Return every line from the one with "Cozy wine bar" through the one with "The rustic interior", inclusive, exactly as it appears below.

- **INFORMATION SHOWN**:

::::

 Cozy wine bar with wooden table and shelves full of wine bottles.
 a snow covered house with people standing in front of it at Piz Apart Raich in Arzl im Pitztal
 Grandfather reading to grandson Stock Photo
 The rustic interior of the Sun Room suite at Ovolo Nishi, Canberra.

::::

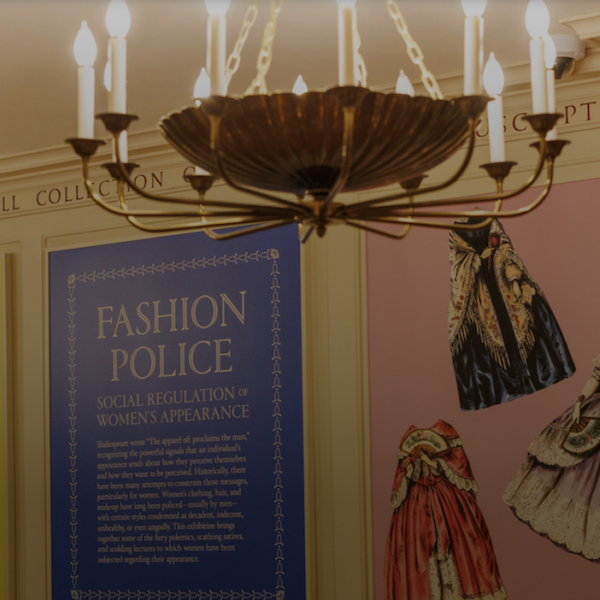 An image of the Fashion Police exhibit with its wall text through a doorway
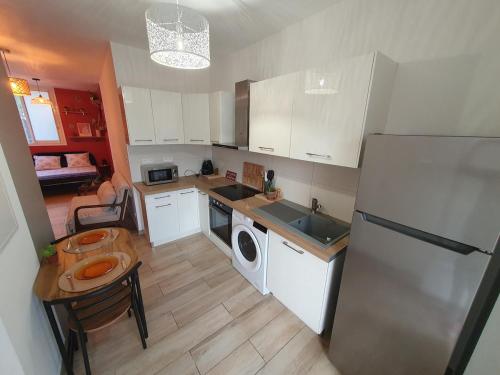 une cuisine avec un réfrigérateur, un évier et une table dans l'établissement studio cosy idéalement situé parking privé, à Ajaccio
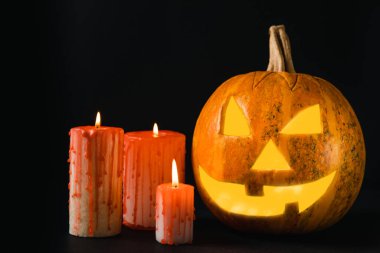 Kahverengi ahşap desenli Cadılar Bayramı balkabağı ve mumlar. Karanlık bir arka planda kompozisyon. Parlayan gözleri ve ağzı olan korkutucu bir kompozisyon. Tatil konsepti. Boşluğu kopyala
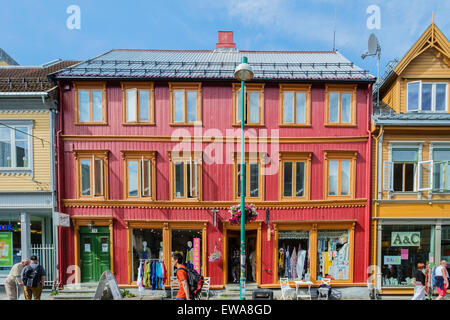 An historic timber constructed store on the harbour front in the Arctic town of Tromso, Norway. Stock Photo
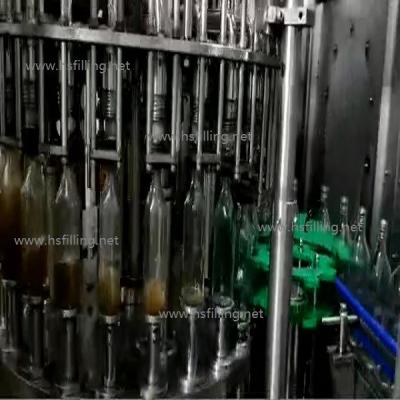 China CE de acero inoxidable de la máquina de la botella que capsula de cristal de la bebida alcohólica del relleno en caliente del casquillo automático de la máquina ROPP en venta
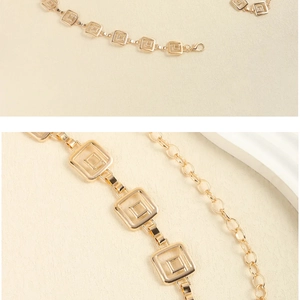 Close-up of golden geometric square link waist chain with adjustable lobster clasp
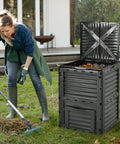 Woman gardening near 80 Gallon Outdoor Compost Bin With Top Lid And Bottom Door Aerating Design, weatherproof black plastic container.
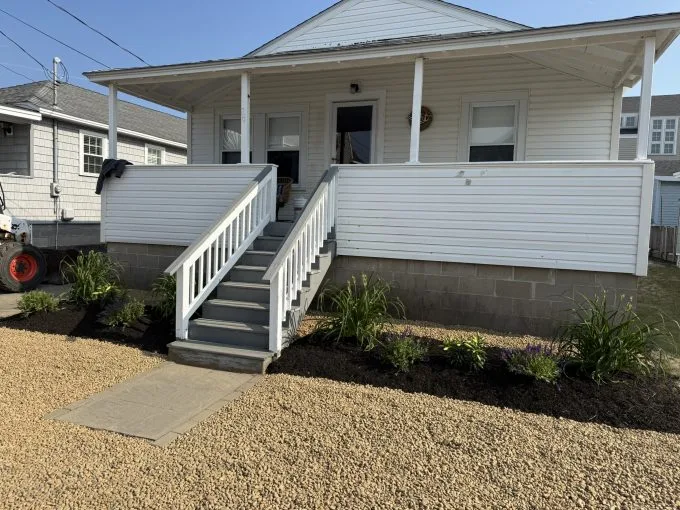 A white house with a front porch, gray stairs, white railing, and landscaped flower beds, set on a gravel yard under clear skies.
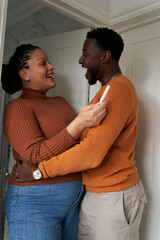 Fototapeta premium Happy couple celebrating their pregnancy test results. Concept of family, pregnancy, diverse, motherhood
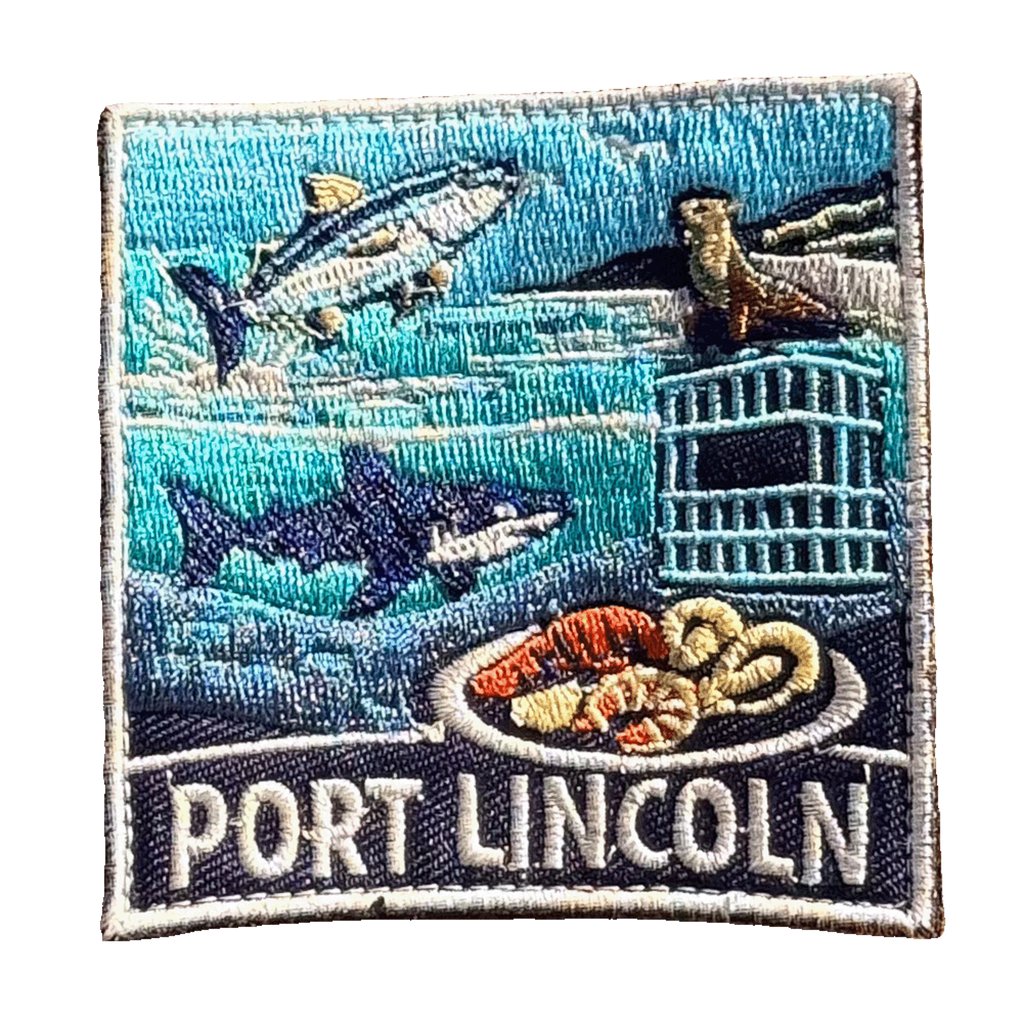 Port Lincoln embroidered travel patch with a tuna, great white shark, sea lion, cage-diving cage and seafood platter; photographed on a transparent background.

::::

- **EXERCISE OUTPUT**:
 Cozy wine bar with wooden table and shelves full of wine bottles.
 a snow covered house with people standing in front of it at Piz Apart Raich in Arzl im Pitztal
 Grandfather reading to grandson Stock Photo
 The rustic interior of the Sun Room suite at Ovolo Nishi, Canberra.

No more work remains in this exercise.